Six questions for
Nico Angiuli

Tique asks six questions to an artist about their work and inspiration.
This week: Nico Angiuli.

Artist Nico Angiuli
Lives in Berlin
Website http://www.nicoangiuli.com/

How do you describe your own art practice?

In a way, mine is a residual practice, achieved by reflecting in art the world’s shapes. I would like my practice to be like a tool that insinuates, that stratifies complex and imaginative interpretations of the surrounding.

Which question or theme is central in your work?

The globalised human condition and the end of work, the body as a tool and the arbitrary use and abuse of landscape, private resistance and the intelligence of plants: these are the themes I have worked on in the past few years and intend to continue exploring in the future.

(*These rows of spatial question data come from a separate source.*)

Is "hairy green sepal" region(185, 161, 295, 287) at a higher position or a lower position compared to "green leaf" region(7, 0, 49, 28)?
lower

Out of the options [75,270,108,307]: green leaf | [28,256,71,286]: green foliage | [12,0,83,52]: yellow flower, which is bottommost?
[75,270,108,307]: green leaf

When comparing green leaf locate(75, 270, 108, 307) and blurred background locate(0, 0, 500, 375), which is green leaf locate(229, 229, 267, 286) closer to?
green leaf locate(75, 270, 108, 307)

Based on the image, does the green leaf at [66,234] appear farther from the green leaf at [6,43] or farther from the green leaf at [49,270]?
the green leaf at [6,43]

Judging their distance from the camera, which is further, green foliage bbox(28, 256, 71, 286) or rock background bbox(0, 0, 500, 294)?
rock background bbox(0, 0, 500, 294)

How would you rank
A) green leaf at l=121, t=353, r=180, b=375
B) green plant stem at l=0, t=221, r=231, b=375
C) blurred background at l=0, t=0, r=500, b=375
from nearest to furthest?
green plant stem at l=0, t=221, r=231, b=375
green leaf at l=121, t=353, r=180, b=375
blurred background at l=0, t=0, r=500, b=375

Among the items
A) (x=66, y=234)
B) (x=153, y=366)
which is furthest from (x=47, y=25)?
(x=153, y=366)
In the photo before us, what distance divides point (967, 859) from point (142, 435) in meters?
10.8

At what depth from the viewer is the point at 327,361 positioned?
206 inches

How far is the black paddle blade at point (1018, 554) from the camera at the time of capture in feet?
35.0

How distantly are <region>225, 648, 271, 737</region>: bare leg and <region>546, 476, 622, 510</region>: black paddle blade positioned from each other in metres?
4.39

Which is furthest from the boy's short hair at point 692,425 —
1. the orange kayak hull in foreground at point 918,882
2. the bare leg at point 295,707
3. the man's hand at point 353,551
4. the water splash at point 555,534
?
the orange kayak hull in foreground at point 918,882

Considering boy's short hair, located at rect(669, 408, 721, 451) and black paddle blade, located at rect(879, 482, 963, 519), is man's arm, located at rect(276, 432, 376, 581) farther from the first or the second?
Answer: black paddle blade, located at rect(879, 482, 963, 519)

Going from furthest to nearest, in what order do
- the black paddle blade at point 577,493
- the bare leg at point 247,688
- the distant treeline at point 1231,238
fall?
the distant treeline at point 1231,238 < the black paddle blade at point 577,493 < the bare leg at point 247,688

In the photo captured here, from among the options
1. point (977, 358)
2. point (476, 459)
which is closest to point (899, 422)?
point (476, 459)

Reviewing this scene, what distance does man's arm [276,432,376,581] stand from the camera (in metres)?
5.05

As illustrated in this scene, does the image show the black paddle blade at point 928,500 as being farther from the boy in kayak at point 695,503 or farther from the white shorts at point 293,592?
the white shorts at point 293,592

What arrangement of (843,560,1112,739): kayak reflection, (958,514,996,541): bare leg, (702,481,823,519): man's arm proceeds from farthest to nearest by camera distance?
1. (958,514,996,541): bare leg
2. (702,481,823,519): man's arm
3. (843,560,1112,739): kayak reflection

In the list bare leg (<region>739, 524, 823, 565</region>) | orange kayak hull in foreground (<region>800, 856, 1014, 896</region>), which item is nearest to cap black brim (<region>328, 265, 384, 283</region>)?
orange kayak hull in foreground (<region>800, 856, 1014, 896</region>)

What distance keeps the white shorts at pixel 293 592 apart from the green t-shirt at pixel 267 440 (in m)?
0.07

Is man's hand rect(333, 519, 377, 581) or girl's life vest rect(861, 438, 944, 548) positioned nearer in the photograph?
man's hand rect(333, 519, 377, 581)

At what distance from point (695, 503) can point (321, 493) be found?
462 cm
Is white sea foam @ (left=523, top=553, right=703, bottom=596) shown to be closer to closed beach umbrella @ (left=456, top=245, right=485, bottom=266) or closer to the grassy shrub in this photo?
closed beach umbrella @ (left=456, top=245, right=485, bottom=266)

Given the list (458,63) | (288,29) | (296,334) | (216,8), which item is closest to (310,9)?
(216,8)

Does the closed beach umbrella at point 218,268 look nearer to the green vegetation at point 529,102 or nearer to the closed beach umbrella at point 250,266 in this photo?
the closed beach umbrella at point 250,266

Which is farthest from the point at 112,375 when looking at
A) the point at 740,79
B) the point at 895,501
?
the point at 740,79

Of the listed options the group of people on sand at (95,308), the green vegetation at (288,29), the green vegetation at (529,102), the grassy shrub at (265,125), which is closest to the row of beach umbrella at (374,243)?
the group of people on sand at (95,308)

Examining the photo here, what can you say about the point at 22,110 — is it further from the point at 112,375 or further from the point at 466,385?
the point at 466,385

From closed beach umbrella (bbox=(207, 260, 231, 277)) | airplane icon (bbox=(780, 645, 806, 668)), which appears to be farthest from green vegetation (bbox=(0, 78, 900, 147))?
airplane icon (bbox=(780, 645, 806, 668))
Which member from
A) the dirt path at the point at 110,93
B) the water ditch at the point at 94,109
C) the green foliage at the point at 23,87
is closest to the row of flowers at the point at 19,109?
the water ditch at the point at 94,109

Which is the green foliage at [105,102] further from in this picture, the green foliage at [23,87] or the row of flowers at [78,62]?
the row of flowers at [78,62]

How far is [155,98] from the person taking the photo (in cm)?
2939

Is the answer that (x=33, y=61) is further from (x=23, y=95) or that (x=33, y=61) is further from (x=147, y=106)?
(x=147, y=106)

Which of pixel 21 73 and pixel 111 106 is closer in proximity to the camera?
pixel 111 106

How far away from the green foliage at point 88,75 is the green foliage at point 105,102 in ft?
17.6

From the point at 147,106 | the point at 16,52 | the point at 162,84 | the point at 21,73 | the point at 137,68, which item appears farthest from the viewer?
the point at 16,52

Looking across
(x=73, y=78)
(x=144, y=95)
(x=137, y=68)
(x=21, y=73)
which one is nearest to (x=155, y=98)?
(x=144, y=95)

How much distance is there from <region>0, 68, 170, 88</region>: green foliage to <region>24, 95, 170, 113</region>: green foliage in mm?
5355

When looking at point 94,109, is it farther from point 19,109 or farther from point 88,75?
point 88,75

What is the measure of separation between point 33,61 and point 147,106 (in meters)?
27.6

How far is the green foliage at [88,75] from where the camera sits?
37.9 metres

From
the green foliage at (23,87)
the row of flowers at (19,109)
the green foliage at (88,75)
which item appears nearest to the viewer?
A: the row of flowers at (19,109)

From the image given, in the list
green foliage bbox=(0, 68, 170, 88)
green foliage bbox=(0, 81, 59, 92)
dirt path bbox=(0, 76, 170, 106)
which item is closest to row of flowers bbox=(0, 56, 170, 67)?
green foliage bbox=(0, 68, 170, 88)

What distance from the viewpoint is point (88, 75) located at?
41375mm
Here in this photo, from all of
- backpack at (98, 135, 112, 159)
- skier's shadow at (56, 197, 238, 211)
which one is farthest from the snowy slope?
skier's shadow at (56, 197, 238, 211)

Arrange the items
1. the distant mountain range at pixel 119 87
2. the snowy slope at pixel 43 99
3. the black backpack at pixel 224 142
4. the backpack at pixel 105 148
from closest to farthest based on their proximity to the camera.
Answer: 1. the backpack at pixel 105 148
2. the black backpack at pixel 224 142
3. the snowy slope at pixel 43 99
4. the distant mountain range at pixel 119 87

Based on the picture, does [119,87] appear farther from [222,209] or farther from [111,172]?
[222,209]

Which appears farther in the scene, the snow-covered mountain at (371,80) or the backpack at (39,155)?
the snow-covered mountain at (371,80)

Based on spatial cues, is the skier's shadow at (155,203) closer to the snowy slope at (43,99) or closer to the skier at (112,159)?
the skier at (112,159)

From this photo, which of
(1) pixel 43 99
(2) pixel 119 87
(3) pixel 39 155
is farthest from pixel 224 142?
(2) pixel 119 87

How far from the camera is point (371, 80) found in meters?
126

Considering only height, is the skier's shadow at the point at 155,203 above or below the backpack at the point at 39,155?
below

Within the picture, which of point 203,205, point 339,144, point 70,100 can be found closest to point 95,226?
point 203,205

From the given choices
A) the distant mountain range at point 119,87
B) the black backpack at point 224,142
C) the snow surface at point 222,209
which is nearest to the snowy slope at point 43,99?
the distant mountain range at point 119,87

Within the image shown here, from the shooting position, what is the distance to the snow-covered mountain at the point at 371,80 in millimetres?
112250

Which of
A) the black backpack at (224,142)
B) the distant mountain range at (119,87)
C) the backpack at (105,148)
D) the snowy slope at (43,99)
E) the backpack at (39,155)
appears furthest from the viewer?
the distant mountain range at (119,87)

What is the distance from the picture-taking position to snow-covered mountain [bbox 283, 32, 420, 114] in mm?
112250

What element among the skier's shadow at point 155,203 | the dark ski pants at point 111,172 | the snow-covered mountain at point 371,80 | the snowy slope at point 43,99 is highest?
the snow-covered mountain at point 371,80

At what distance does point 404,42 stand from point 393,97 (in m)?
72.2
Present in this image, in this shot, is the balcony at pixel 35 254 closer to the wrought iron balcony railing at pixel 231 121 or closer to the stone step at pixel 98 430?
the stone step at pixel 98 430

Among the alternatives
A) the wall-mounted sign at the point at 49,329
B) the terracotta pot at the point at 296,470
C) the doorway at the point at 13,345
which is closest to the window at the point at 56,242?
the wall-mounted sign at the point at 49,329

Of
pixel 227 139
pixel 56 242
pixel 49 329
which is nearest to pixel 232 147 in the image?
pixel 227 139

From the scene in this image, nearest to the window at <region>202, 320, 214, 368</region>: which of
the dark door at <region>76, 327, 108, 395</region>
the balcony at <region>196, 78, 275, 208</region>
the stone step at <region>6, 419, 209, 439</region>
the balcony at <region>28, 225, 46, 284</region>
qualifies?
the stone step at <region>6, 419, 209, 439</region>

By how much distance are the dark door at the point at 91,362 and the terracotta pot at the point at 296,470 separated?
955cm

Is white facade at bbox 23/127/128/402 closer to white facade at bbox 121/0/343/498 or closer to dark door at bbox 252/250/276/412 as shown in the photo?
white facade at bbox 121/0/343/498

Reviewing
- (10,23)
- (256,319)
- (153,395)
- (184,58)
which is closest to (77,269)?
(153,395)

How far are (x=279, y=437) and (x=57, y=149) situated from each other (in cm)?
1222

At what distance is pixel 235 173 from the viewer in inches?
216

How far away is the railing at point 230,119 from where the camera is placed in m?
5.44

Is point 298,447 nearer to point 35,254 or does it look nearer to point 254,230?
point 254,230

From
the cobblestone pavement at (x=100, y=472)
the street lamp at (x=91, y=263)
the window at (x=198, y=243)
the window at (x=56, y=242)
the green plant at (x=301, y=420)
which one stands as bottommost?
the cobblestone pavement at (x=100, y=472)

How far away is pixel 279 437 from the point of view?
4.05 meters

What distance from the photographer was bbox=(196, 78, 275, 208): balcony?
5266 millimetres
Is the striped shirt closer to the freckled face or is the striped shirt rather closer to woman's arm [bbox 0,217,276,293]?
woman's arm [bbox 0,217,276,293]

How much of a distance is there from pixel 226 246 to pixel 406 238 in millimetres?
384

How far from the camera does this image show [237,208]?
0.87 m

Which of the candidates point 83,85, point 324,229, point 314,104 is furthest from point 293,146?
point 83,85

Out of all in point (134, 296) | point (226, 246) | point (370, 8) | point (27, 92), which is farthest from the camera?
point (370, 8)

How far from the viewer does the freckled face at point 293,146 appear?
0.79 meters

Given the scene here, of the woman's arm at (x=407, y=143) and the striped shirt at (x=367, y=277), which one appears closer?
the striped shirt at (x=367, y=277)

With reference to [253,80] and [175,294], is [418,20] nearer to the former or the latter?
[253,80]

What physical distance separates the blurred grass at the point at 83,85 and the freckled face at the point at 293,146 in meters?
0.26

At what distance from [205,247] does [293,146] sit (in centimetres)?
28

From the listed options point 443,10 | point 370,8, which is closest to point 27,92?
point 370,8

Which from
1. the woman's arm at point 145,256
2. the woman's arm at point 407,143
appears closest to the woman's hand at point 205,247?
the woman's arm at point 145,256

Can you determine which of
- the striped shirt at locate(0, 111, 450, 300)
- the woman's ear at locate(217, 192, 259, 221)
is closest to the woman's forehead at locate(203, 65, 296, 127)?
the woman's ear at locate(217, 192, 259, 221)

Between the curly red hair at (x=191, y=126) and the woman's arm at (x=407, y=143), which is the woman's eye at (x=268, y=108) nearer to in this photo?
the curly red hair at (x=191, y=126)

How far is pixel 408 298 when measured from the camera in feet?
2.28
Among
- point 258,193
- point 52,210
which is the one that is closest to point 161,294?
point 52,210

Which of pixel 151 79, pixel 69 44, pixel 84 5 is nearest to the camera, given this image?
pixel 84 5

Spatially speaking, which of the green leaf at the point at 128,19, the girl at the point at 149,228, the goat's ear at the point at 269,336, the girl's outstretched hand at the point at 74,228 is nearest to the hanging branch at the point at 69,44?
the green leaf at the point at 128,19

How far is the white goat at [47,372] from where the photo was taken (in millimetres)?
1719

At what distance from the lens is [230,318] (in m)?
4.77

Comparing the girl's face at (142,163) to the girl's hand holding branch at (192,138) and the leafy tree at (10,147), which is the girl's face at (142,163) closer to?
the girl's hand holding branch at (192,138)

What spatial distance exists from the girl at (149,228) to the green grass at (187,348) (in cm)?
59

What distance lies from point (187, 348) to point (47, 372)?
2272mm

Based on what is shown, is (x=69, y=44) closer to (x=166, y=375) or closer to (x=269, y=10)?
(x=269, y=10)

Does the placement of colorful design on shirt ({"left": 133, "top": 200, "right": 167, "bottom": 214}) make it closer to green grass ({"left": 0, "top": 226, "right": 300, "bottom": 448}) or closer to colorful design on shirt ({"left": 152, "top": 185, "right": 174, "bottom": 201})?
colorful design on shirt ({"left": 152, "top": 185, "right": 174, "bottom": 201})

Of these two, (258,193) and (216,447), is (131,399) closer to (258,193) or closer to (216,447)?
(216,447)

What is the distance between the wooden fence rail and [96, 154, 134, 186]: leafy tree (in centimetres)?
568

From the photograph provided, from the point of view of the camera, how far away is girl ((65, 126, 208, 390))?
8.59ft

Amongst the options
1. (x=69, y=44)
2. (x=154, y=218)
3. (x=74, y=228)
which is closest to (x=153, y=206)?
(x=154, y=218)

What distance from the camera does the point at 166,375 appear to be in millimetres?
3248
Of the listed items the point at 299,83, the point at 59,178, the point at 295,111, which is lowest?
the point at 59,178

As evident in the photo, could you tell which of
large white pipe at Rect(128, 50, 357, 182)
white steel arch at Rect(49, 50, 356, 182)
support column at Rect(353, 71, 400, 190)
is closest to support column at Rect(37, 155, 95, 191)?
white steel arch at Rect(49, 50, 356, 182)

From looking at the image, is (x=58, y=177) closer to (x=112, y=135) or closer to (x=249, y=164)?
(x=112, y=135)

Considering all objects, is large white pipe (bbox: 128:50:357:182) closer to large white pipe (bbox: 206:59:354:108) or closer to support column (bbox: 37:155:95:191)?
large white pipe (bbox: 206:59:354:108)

What was your first experience with art?

A close relative of mine would draw on a diary, which Italian companies often give as a New Year gift, a large bird on which a smaller one would rest, and then in turn a smaller one and then a smaller one again, like a standing tower of birds.

What is your greatest source of inspiration?

At present, I am attracted to the ‘pfandsammler’, can and bottle collectors in Berlin; they have generated a space for action, including economic action, from the recycling tax applied to beverages.

What do you need in order to create your work?

Contexts in which to act, people with whom to dialogue and form alliances, good readings, collective complicity.

What work or artist has most recently surprised you?

Reading Wood by Uriel Urlow and Fantakleid of Gabriele Stötzer.